**What is expected:** Restate all of the data below word for word.

------------------------------------------------------------------------

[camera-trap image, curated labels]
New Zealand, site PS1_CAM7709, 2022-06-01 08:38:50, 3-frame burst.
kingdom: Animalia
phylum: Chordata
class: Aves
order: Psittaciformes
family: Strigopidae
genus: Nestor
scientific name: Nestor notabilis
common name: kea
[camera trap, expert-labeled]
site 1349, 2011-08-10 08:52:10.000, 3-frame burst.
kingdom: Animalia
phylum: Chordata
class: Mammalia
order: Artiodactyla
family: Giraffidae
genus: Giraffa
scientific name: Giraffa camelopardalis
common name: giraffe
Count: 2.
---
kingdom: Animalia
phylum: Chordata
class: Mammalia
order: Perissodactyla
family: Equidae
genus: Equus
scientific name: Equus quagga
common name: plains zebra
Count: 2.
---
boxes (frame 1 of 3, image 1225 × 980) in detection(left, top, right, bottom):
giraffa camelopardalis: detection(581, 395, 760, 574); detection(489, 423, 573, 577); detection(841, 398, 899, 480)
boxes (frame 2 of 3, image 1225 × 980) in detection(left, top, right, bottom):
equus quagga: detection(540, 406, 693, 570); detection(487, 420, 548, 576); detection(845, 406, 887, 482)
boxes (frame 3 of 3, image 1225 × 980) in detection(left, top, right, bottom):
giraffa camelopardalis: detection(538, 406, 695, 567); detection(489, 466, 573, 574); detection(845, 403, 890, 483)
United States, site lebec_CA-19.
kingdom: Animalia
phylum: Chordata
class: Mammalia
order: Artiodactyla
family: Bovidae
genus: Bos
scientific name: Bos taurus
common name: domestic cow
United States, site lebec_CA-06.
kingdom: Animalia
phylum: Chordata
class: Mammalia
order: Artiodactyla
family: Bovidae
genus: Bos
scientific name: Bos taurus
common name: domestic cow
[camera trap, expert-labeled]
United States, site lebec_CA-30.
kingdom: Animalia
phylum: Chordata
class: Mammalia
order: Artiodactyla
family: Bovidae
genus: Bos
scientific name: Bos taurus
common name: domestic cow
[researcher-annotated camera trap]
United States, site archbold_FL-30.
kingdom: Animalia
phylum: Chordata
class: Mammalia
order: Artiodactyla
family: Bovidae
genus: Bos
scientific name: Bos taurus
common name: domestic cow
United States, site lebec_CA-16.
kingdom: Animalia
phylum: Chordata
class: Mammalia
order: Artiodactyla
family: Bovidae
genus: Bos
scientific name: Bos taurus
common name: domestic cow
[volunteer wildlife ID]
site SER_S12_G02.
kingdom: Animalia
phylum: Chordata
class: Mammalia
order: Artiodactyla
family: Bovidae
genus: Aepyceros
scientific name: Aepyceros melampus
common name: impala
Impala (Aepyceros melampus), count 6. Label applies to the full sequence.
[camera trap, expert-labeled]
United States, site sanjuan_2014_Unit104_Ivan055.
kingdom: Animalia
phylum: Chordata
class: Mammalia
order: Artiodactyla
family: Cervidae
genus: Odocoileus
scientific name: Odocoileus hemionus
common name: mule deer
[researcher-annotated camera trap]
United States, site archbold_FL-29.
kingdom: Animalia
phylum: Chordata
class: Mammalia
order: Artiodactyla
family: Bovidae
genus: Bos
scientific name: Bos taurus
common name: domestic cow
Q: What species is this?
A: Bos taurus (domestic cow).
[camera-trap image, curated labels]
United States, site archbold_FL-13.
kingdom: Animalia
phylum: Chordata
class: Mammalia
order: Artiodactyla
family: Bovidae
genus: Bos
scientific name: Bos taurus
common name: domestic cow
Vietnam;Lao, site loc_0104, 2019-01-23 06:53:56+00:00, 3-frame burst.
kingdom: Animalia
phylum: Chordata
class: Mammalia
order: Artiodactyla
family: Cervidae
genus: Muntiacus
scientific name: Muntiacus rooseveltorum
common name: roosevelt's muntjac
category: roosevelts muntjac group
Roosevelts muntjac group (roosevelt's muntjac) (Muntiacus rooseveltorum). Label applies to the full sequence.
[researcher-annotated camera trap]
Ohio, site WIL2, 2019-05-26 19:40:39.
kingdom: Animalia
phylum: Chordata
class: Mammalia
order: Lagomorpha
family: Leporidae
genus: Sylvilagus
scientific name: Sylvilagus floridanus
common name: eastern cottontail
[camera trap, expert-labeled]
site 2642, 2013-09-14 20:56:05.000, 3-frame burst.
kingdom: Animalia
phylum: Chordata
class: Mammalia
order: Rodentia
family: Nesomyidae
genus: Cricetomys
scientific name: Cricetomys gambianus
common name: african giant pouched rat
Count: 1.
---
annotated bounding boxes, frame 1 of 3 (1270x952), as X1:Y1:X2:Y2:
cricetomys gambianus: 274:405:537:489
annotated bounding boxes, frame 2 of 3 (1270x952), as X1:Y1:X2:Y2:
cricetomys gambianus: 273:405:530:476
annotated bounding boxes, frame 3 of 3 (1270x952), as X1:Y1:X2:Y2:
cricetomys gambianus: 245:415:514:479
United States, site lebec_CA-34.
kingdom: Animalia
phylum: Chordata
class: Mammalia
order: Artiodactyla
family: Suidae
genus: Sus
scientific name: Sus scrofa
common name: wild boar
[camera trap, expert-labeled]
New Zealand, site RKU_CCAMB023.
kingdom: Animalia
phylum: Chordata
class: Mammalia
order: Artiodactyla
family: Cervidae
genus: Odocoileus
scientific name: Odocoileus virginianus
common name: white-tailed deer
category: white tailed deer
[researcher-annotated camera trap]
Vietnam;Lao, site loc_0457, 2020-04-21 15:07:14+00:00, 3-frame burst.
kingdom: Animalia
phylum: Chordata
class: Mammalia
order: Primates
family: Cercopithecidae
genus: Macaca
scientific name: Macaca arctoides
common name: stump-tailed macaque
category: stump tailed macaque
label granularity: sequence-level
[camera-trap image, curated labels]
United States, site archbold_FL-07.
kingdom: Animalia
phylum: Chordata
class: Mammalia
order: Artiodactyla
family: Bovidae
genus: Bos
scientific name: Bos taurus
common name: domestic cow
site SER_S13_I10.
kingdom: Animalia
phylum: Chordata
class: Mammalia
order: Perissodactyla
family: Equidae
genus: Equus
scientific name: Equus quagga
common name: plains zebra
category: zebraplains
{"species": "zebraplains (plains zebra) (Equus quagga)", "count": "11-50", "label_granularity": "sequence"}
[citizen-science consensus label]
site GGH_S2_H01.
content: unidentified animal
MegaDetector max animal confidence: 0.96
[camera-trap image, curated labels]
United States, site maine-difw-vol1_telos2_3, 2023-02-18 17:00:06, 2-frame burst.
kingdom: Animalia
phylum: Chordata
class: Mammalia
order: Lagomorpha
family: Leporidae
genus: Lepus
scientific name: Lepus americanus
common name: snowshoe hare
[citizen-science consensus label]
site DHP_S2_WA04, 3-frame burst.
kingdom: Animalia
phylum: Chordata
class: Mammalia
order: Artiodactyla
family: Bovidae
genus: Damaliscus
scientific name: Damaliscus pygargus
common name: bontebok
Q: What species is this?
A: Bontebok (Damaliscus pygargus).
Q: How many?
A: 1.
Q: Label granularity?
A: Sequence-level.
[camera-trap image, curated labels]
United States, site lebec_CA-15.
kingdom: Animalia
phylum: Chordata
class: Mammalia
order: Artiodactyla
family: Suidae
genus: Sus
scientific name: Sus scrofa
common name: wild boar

------------------------------------------------------------------------

**Response below:**
[camera-trap image, curated labels]
New Zealand, site PS1_CAM7709, 2022-06-01 08:38:50, 3-frame burst.
kingdom: Animalia
phylum: Chordata
class: Aves
order: Psittaciformes
family: Strigopidae
genus: Nestor
scientific name: Nestor notabilis
common name: kea
[camera trap, expert-labeled]
site 1349, 2011-08-10 08:52:10.000, 3-frame burst.
kingdom: Animalia
phylum: Chordata
class: Mammalia
order: Artiodactyla
family: Giraffidae
genus: Giraffa
scientific name: Giraffa camelopardalis
common name: giraffe
Count: 2.
---
kingdom: Animalia
phylum: Chordata
class: Mammalia
order: Perissodactyla
family: Equidae
genus: Equus
scientific name: Equus quagga
common name: plains zebra
Count: 2.
---
boxes (frame 1 of 3, image 1225 × 980) in detection(left, top, right, bottom):
giraffa camelopardalis: detection(581, 395, 760, 574); detection(489, 423, 573, 577); detection(841, 398, 899, 480)
boxes (frame 2 of 3, image 1225 × 980) in detection(left, top, right, bottom):
equus quagga: detection(540, 406, 693, 570); detection(487, 420, 548, 576); detection(845, 406, 887, 482)
boxes (frame 3 of 3, image 1225 × 980) in detection(left, top, right, bottom):
giraffa camelopardalis: detection(538, 406, 695, 567); detection(489, 466, 573, 574); detection(845, 403, 890, 483)
United States, site lebec_CA-19.
kingdom: Animalia
phylum: Chordata
class: Mammalia
order: Artiodactyla
family: Bovidae
genus: Bos
scientific name: Bos taurus
common name: domestic cow
United States, site lebec_CA-06.
kingdom: Animalia
phylum: Chordata
class: Mammalia
order: Artiodactyla
family: Bovidae
genus: Bos
scientific name: Bos taurus
common name: domestic cow
[camera trap, expert-labeled]
United States, site lebec_CA-30.
kingdom: Animalia
phylum: Chordata
class: Mammalia
order: Artiodactyla
family: Bovidae
genus: Bos
scientific name: Bos taurus
common name: domestic cow
[researcher-annotated camera trap]
United States, site archbold_FL-30.
kingdom: Animalia
phylum: Chordata
class: Mammalia
order: Artiodactyla
family: Bovidae
genus: Bos
scientific name: Bos taurus
common name: domestic cow
United States, site lebec_CA-16.
kingdom: Animalia
phylum: Chordata
class: Mammalia
order: Artiodactyla
family: Bovidae
genus: Bos
scientific name: Bos taurus
common name: domestic cow
[volunteer wildlife ID]
site SER_S12_G02.
kingdom: Animalia
phylum: Chordata
class: Mammalia
order: Artiodactyla
family: Bovidae
genus: Aepyceros
scientific name: Aepyceros melampus
common name: impala
Impala (Aepyceros melampus), count 6. Label applies to the full sequence.
[camera trap, expert-labeled]
United States, site sanjuan_2014_Unit104_Ivan055.
kingdom: Animalia
phylum: Chordata
class: Mammalia
order: Artiodactyla
family: Cervidae
genus: Odocoileus
scientific name: Odocoileus hemionus
common name: mule deer
[researcher-annotated camera trap]
United States, site archbold_FL-29.
kingdom: Animalia
phylum: Chordata
class: Mammalia
order: Artiodactyla
family: Bovidae
genus: Bos
scientific name: Bos taurus
common name: domestic cow
Q: What species is this?
A: Bos taurus (domestic cow).
[camera-trap image, curated labels]
United States, site archbold_FL-13.
kingdom: Animalia
phylum: Chordata
class: Mammalia
order: Artiodactyla
family: Bovidae
genus: Bos
scientific name: Bos taurus
common name: domestic cow
Vietnam;Lao, site loc_0104, 2019-01-23 06:53:56+00:00, 3-frame burst.
kingdom: Animalia
phylum: Chordata
class: Mammalia
order: Artiodactyla
family: Cervidae
genus: Muntiacus
scientific name: Muntiacus rooseveltorum
common name: roosevelt's muntjac
category: roosevelts muntjac group
Roosevelts muntjac group (roosevelt's muntjac) (Muntiacus rooseveltorum). Label applies to the full sequence.
[researcher-annotated camera trap]
Ohio, site WIL2, 2019-05-26 19:40:39.
kingdom: Animalia
phylum: Chordata
class: Mammalia
order: Lagomorpha
family: Leporidae
genus: Sylvilagus
scientific name: Sylvilagus floridanus
common name: eastern cottontail
[camera trap, expert-labeled]
site 2642, 2013-09-14 20:56:05.000, 3-frame burst.
kingdom: Animalia
phylum: Chordata
class: Mammalia
order: Rodentia
family: Nesomyidae
genus: Cricetomys
scientific name: Cricetomys gambianus
common name: african giant pouched rat
Count: 1.
---
annotated bounding boxes, frame 1 of 3 (1270x952), as X1:Y1:X2:Y2:
cricetomys gambianus: 274:405:537:489
annotated bounding boxes, frame 2 of 3 (1270x952), as X1:Y1:X2:Y2:
cricetomys gambianus: 273:405:530:476
annotated bounding boxes, frame 3 of 3 (1270x952), as X1:Y1:X2:Y2:
cricetomys gambianus: 245:415:514:479
United States, site lebec_CA-34.
kingdom: Animalia
phylum: Chordata
class: Mammalia
order: Artiodactyla
family: Suidae
genus: Sus
scientific name: Sus scrofa
common name: wild boar
[camera trap, expert-labeled]
New Zealand, site RKU_CCAMB023.
kingdom: Animalia
phylum: Chordata
class: Mammalia
order: Artiodactyla
family: Cervidae
genus: Odocoileus
scientific name: Odocoileus virginianus
common name: white-tailed deer
category: white tailed deer
[researcher-annotated camera trap]
Vietnam;Lao, site loc_0457, 2020-04-21 15:07:14+00:00, 3-frame burst.
kingdom: Animalia
phylum: Chordata
class: Mammalia
order: Primates
family: Cercopithecidae
genus: Macaca
scientific name: Macaca arctoides
common name: stump-tailed macaque
category: stump tailed macaque
label granularity: sequence-level
[camera-trap image, curated labels]
United States, site archbold_FL-07.
kingdom: Animalia
phylum: Chordata
class: Mammalia
order: Artiodactyla
family: Bovidae
genus: Bos
scientific name: Bos taurus
common name: domestic cow
site SER_S13_I10.
kingdom: Animalia
phylum: Chordata
class: Mammalia
order: Perissodactyla
family: Equidae
genus: Equus
scientific name: Equus quagga
common name: plains zebra
category: zebraplains
{"species": "zebraplains (plains zebra) (Equus quagga)", "count": "11-50", "label_granularity": "sequence"}
[citizen-science consensus label]
site GGH_S2_H01.
content: unidentified animal
MegaDetector max animal confidence: 0.96
[camera-trap image, curated labels]
United States, site maine-difw-vol1_telos2_3, 2023-02-18 17:00:06, 2-frame burst.
kingdom: Animalia
phylum: Chordata
class: Mammalia
order: Lagomorpha
family: Leporidae
genus: Lepus
scientific name: Lepus americanus
common name: snowshoe hare
[citizen-science consensus label]
site DHP_S2_WA04, 3-frame burst.
kingdom: Animalia
phylum: Chordata
class: Mammalia
order: Artiodactyla
family: Bovidae
genus: Damaliscus
scientific name: Damaliscus pygargus
common name: bontebok
Q: What species is this?
A: Bontebok (Damaliscus pygargus).
Q: How many?
A: 1.
Q: Label granularity?
A: Sequence-level.
[camera-trap image, curated labels]
United States, site lebec_CA-15.
kingdom: Animalia
phylum: Chordata
class: Mammalia
order: Artiodactyla
family: Suidae
genus: Sus
scientific name: Sus scrofa
common name: wild boar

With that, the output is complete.